## Task description
Copy the review from "Ford's 1630ish melodrama" through "several incidental deaths.)", substituting "tragedy" for "melodrama".

## Given text

Ford's 1630ish melodrama is about the incestuous love of a bother and sister, and the need to cover her pregnancy by marrying her off to a hotheaded man who learns of the ruse. (Donnellan omits at least two subplots, a half-dozen secondary characters and several incidental deaths.)
The production is in modern dress, all the action moved to Annabella's typical-teenage-girl bedroom, with her bed pointedly the single dominant element of designer Nick Ormerod's set.
Beyond having to twist plot and characters to get everything into that room, Donnellan has taken counter-intuitiveness as his keynote. Private scenes are played out in public, intimate moments have the actors at opposite ends of the wide stage, and characters are brought back from the dead to fill up the numbers for interpolated dance sequences.
Some of this works. Forcing the sibling lovers to rush at each other from across the stage gives a sense of their uncontrollable passion, and the constant eavesdropping of 'offstage' but present actors underlines the plot need for secrecy and subterfuge. But the repeated use of the visible-through-a-door bathroom is just showing off, as are the bump-and-grind dance interludes and the male stripper.
In the
midst of this are actors too often going their separate stylistic ways.
Jack Gordon plays the brother Giovanni as a standard-issue poetic lover,
a sub-Romeo that is more a literary construct than a real person, while
Lydia Wilson's Anabella is a more natural modern teenager, so that
sometimes they don't seem to be inhabiting the same world.

## Extracted entries

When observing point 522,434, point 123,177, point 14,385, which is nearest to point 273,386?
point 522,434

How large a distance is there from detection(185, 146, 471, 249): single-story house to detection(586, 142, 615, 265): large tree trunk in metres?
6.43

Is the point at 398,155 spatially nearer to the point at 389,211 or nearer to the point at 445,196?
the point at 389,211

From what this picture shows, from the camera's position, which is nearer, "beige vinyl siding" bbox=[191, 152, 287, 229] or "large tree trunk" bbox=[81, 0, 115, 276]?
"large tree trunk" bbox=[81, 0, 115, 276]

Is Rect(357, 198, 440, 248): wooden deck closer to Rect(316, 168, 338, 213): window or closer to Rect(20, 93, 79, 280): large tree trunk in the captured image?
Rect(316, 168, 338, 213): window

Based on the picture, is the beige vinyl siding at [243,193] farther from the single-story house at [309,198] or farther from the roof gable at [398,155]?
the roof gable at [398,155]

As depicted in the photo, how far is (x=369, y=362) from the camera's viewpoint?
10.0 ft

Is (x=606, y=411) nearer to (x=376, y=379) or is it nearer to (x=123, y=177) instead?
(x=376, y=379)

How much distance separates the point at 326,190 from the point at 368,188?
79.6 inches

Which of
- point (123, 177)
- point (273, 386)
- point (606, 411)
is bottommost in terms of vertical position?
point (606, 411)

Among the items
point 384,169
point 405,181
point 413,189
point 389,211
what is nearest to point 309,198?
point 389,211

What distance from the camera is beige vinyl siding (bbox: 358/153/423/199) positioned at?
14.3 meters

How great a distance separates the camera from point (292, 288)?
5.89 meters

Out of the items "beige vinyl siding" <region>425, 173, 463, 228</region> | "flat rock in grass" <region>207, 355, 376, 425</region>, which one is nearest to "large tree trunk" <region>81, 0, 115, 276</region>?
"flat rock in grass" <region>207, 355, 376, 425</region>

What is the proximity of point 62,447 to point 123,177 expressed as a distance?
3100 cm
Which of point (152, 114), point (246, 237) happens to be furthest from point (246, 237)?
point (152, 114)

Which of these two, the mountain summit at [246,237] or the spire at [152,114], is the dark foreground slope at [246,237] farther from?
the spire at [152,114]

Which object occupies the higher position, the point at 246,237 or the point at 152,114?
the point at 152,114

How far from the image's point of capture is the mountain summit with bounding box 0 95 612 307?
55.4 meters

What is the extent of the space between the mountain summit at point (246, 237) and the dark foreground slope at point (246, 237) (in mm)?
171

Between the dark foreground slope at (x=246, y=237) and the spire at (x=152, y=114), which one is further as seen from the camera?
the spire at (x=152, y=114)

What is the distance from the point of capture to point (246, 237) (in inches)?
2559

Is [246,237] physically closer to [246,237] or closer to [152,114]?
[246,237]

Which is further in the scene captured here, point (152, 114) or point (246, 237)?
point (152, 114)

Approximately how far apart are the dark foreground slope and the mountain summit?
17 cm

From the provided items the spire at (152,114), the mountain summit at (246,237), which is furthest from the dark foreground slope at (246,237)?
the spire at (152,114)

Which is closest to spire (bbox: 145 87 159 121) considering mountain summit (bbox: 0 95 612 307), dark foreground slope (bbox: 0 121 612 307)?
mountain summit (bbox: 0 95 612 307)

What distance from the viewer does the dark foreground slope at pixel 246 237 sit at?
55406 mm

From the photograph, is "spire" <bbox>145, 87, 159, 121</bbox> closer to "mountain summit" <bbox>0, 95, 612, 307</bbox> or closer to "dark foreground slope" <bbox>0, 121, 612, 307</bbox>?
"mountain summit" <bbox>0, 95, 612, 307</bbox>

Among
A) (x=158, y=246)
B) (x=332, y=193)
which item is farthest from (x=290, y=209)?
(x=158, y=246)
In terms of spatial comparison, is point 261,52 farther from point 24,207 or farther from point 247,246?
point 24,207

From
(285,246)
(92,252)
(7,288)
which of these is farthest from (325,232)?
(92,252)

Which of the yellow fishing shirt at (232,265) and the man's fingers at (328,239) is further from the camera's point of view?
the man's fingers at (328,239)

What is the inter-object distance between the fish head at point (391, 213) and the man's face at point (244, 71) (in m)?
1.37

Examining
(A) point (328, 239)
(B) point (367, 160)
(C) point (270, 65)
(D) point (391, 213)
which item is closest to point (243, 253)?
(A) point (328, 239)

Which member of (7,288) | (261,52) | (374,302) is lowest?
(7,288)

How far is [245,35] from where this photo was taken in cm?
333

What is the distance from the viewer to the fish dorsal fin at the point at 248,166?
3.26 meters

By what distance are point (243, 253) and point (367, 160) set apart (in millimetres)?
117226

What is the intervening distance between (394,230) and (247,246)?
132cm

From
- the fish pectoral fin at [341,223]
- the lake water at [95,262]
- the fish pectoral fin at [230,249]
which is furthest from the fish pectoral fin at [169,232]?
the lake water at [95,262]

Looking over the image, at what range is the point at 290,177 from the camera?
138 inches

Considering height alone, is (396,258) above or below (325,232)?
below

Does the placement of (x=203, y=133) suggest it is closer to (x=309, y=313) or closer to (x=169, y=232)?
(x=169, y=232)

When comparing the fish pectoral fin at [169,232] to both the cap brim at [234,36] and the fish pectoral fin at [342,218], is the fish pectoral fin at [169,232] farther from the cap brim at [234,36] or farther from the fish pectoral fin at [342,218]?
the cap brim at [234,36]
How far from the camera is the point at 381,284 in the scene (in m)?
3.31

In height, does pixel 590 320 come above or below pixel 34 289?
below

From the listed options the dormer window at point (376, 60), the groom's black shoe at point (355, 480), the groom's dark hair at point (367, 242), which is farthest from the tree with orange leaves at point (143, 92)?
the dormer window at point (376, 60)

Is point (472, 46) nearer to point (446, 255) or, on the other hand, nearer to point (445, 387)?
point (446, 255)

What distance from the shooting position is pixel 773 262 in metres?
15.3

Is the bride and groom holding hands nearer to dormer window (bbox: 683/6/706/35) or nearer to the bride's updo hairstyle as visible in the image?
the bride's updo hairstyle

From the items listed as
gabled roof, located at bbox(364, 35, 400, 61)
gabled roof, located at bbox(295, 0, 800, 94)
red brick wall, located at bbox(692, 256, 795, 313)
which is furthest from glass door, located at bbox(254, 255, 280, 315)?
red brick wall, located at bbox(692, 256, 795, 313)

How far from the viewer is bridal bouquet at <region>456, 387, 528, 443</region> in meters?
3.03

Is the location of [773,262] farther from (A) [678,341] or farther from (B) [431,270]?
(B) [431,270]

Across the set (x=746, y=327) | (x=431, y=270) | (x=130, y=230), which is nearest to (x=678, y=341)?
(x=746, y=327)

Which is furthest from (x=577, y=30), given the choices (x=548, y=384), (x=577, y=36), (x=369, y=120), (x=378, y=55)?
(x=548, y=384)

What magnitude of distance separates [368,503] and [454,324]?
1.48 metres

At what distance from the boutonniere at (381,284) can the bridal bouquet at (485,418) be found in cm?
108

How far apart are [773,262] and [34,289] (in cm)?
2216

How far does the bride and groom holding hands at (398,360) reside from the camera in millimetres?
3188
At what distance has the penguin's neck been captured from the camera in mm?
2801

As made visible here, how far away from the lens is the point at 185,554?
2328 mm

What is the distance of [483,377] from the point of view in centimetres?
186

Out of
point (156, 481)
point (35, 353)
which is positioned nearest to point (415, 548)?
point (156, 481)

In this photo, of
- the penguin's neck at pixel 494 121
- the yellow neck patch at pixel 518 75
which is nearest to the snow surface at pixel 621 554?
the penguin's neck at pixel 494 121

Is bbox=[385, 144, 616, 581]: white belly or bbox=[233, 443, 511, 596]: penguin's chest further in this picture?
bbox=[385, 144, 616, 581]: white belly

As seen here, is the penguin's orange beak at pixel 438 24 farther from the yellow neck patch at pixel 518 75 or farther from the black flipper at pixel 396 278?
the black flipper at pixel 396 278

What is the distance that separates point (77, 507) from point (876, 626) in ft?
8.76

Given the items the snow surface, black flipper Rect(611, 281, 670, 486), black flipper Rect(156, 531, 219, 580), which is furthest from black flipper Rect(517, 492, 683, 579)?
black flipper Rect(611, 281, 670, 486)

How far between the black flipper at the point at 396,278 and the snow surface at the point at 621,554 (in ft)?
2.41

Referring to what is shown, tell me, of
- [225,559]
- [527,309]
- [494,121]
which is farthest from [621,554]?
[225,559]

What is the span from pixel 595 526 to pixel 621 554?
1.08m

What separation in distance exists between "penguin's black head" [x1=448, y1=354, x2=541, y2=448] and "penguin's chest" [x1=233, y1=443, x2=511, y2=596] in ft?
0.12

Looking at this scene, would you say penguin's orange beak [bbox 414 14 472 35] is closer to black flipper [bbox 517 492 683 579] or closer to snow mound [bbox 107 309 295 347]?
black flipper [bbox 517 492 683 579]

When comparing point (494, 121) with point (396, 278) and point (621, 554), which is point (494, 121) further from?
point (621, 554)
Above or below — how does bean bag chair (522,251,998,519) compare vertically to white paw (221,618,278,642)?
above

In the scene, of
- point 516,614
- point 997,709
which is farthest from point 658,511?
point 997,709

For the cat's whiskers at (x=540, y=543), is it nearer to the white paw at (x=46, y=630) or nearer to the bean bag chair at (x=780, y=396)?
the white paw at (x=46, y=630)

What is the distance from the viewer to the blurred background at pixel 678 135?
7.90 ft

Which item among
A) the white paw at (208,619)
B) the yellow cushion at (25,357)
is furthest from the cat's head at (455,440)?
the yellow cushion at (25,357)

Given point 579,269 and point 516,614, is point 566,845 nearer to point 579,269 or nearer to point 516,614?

## In response
Ford's 1630ish tragedy is about the incestuous love of a bother and sister, and the need to cover her pregnancy by marrying her off to a hotheaded man who learns of the ruse. (Donnellan omits at least two subplots, a half-dozen secondary characters and several incidental deaths.)